### Texte source
· · ·

Originally: L’OEA à l’épreuve de l’unilatéralisme des Etats-Unis !

L’UNION / ACTUALITÉ NATIONALE
Port-au-Prince, Haïti



Haiti-Crise politico-électorale


 


Posté le 24 avril 2003 (http://www.journallunion.com)

L’OEA à l’épreuve de l’unilatéralisme des Etats-Unis !



Il n’a fallu que quelques semaines à l’Administration Georges W. Bush pour neutraliser l’approche diplomatique multilatérale affichée timidement par l’OEA à travers ses efforts pour aboutir à une solution négociée, avec moins de casse possible, dans la gestion de la “crise politico-électorale” haïtienne. L’impondérable reste et demeure pourtant aux yeux de la Maison Blanche la consistance et la constance de la majorité des décideurs politiques des pays membres de la CARICOM depuis le début de la ” crise haïtienne” jusqu’à aujourd’hui.



La stratégie étasunienne conçue pour Haïti sous le label de “démocratie de basse intensité”                se comprend aisément à travers le plan élaboré conjointement depuis 1993 par M. Gerald                  B. Helman, ancien Ambassadeur des Etats-Unis aux Nations- Unies et M. Steven Ratner, ancien officiel de haut rang au Département d’Etat des Etats-Unis (Ministère des Affaires Etrangères).



“Les Etats en faillite vont se multiplier à l’échelle internationale. Si la Communauté internationale persiste dans son approche actuelle, elle se verrai confrontée au coût croissant des opérations de maintien de la paix, d’aide humanitaire…



Les Etats membres des Nations Unies doivent donc apporter une réponse directe à ces défis en créant la base juridique permettant de régler le problème des Etats en faillite, en faisant une catégorie particulière.


 


 La Communauté internationale doit répondre au moindre coût à l’instabilité nationale grandissante ainsi qu’à la misère humaine…



Un nouveau phénomène inquiétant s’impose : celui de l’Etat national failli, totalement incapable de se maintenir comme membre de la Communauté internationale. Alors que ces Etats s’enfoncent dans l’anarchie et la violence, menacent leurs propres citoyens et leurs voisins par des flots de réfugiés, l’instabilité politique, un état de guerre endémique, il devient clair que quelque chose doit être fait” (Foreign Policy # 90).

· · ·

### Lignes de données
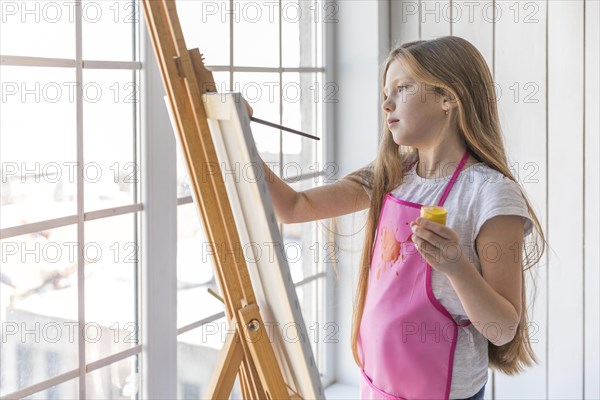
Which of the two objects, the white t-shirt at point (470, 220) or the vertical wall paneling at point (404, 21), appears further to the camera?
the vertical wall paneling at point (404, 21)

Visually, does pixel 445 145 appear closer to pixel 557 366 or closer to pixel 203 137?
pixel 203 137

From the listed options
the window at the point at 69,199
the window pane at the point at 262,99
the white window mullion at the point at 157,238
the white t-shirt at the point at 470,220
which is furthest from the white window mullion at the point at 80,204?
the white t-shirt at the point at 470,220

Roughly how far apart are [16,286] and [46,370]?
20 cm

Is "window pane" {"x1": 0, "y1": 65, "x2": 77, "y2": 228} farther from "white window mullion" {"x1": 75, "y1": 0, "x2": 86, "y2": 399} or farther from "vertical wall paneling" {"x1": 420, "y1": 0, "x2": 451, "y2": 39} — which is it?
"vertical wall paneling" {"x1": 420, "y1": 0, "x2": 451, "y2": 39}

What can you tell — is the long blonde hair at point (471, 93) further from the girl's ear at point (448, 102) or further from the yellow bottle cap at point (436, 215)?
the yellow bottle cap at point (436, 215)

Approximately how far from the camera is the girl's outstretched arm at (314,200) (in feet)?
5.78

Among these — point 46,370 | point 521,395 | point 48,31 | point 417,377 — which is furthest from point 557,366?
point 48,31

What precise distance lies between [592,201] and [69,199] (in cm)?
A: 146

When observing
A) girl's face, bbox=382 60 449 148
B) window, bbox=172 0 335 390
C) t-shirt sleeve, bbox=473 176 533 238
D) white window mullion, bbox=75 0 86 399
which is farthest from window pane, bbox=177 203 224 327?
t-shirt sleeve, bbox=473 176 533 238

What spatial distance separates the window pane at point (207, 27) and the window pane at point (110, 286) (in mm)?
483

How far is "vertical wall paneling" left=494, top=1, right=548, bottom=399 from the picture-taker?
2508 mm

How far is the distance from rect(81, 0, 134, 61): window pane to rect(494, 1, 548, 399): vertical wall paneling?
1183mm

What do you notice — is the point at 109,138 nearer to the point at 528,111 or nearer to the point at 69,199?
the point at 69,199

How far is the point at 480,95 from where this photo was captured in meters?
1.69
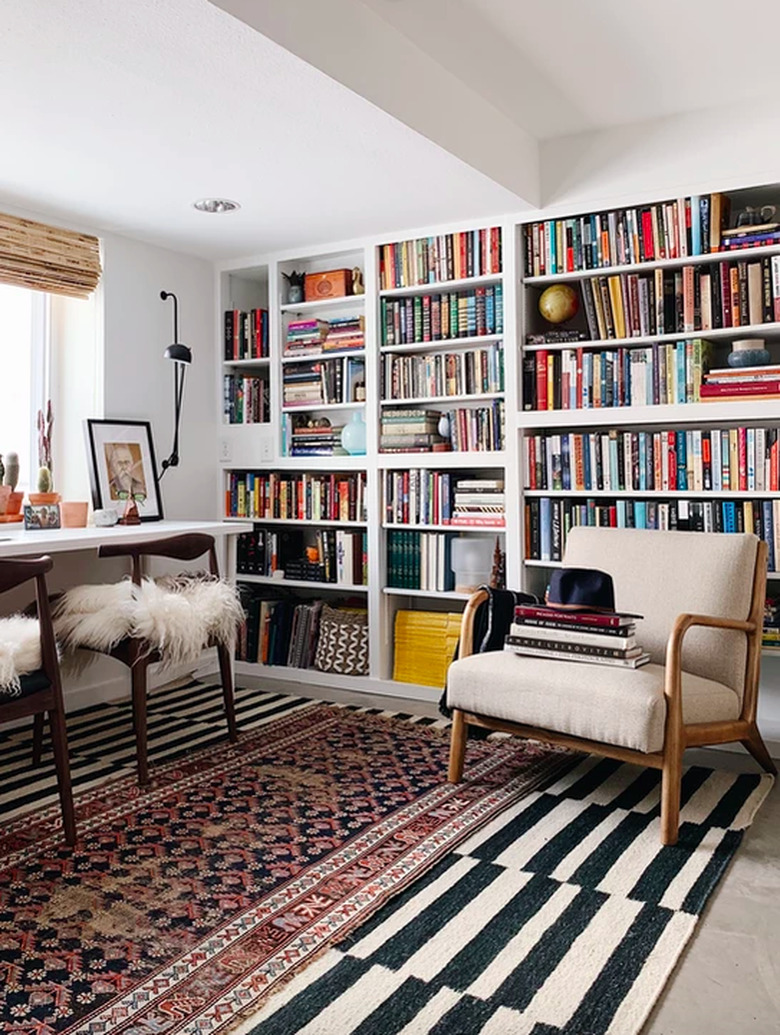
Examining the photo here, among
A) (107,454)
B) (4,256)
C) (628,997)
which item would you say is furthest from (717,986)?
(4,256)

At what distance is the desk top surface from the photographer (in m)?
3.10

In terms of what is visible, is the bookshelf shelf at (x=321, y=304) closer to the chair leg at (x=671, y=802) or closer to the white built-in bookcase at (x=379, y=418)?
the white built-in bookcase at (x=379, y=418)

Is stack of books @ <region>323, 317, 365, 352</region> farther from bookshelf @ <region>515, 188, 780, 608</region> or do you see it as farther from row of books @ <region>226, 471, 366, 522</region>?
bookshelf @ <region>515, 188, 780, 608</region>

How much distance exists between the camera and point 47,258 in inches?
157

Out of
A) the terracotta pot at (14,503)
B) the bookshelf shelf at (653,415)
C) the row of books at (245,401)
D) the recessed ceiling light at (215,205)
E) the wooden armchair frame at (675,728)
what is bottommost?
the wooden armchair frame at (675,728)

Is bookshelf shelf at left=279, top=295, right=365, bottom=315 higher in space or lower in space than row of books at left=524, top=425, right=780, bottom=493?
higher

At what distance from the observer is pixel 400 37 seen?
2.93 metres

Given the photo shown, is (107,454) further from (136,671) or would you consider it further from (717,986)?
(717,986)

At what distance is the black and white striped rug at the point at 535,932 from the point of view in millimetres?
1743

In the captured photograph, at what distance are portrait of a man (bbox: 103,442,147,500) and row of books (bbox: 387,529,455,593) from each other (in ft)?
4.04

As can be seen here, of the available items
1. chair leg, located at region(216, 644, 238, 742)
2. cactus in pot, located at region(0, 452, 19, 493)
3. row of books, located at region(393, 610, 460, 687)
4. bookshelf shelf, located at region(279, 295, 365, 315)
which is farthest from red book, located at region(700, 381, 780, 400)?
cactus in pot, located at region(0, 452, 19, 493)

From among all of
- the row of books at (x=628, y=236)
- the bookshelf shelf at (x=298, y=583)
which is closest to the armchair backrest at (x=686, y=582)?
the row of books at (x=628, y=236)

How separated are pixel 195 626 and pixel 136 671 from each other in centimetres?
25

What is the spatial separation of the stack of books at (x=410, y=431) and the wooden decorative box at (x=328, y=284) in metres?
0.69
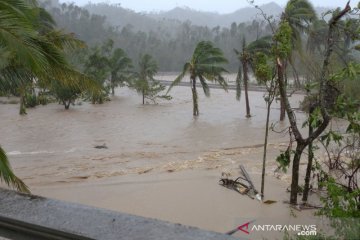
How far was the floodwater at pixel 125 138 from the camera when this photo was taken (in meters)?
13.8

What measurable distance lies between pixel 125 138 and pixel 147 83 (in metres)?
13.6

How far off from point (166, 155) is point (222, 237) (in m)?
14.1

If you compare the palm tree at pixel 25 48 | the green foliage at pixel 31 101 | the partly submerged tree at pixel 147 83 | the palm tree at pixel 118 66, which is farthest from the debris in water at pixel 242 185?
the palm tree at pixel 118 66

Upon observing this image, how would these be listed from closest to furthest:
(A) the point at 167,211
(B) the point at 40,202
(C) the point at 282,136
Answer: (B) the point at 40,202 < (A) the point at 167,211 < (C) the point at 282,136

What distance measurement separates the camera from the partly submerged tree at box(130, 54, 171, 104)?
106 ft

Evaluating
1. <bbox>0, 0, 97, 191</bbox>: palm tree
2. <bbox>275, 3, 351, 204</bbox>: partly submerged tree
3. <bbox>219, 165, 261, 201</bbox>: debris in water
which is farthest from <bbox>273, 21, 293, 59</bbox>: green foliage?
<bbox>0, 0, 97, 191</bbox>: palm tree

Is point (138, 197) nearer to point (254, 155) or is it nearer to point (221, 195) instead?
point (221, 195)

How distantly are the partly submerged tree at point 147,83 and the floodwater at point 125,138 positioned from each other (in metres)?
0.90

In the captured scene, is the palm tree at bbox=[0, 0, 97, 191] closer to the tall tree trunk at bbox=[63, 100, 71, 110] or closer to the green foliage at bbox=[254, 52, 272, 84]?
the green foliage at bbox=[254, 52, 272, 84]

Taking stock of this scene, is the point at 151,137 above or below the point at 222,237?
below

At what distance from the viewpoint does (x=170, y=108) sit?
3089 centimetres

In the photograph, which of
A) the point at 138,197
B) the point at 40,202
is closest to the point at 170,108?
the point at 138,197

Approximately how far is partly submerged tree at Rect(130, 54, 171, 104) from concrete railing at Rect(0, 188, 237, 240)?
29.6 m

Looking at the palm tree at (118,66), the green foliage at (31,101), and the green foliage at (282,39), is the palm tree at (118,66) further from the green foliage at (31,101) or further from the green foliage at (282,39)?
the green foliage at (282,39)
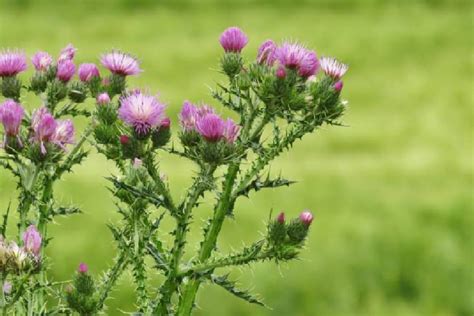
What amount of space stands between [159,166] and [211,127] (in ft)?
0.34

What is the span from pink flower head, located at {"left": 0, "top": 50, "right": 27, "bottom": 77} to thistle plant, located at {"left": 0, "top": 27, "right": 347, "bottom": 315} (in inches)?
4.2

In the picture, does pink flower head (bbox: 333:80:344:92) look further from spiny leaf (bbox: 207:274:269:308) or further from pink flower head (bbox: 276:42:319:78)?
spiny leaf (bbox: 207:274:269:308)

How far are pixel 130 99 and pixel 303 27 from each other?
19725 mm

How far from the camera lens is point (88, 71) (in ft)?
5.51

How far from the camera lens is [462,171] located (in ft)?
40.4

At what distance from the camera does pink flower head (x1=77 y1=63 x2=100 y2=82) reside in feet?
5.49

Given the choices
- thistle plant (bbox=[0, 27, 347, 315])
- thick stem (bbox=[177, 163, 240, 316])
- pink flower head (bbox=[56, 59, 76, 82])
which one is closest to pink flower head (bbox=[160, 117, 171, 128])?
thistle plant (bbox=[0, 27, 347, 315])

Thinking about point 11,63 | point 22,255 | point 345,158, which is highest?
point 345,158

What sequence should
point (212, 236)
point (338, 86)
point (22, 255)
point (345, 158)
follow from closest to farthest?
point (22, 255) < point (212, 236) < point (338, 86) < point (345, 158)

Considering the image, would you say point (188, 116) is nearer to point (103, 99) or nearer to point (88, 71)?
point (103, 99)

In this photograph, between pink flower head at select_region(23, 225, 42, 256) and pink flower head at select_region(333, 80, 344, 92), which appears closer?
pink flower head at select_region(23, 225, 42, 256)

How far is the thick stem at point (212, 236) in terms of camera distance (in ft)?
4.70

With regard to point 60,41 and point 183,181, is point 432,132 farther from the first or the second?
point 60,41

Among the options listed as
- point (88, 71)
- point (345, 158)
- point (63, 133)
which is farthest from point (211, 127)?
point (345, 158)
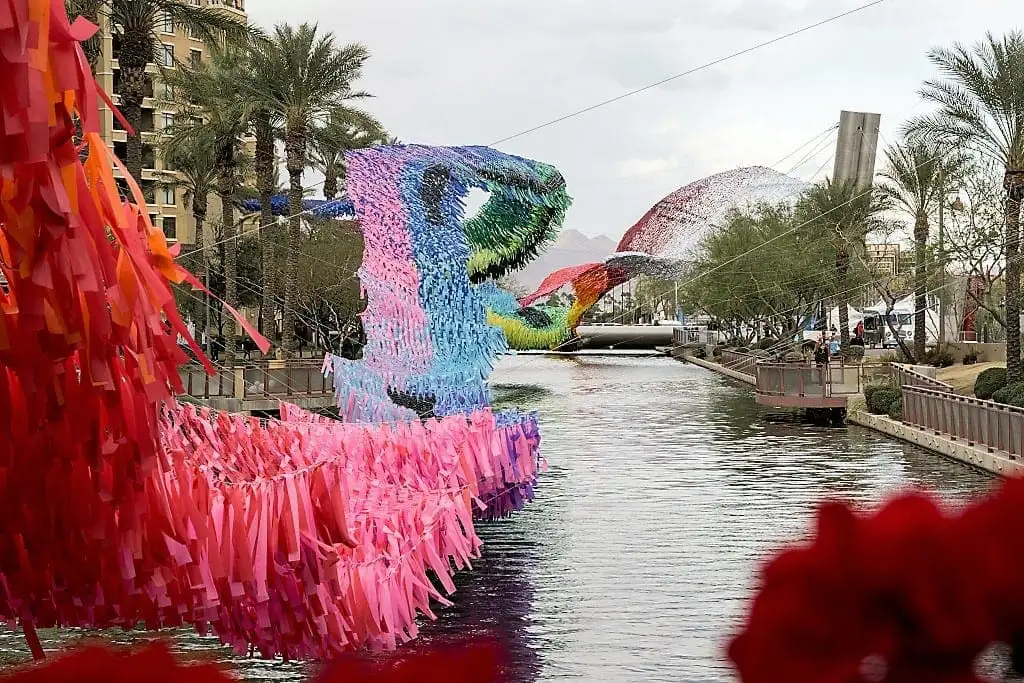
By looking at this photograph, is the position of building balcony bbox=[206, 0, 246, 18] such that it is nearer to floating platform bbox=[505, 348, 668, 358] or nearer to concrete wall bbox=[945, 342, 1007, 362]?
floating platform bbox=[505, 348, 668, 358]

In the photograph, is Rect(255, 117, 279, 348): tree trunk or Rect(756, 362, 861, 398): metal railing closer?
Rect(756, 362, 861, 398): metal railing

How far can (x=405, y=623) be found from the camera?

· · ·

### Consigne à suivre
Recopiez mot pour mot le passage de l'article sur l'OEA qui va de « La Communauté internationale doit » à « Policy # 90). », ces deux extrémités comprises.

### Réponse attendue
La Communauté internationale doit répondre au moindre coût à l’instabilité nationale grandissante ainsi qu’à la misère humaine…



Un nouveau phénomène inquiétant s’impose : celui de l’Etat national failli, totalement incapable de se maintenir comme membre de la Communauté internationale. Alors que ces Etats s’enfoncent dans l’anarchie et la violence, menacent leurs propres citoyens et leurs voisins par des flots de réfugiés, l’instabilité politique, un état de guerre endémique, il devient clair que quelque chose doit être fait” (Foreign Policy # 90).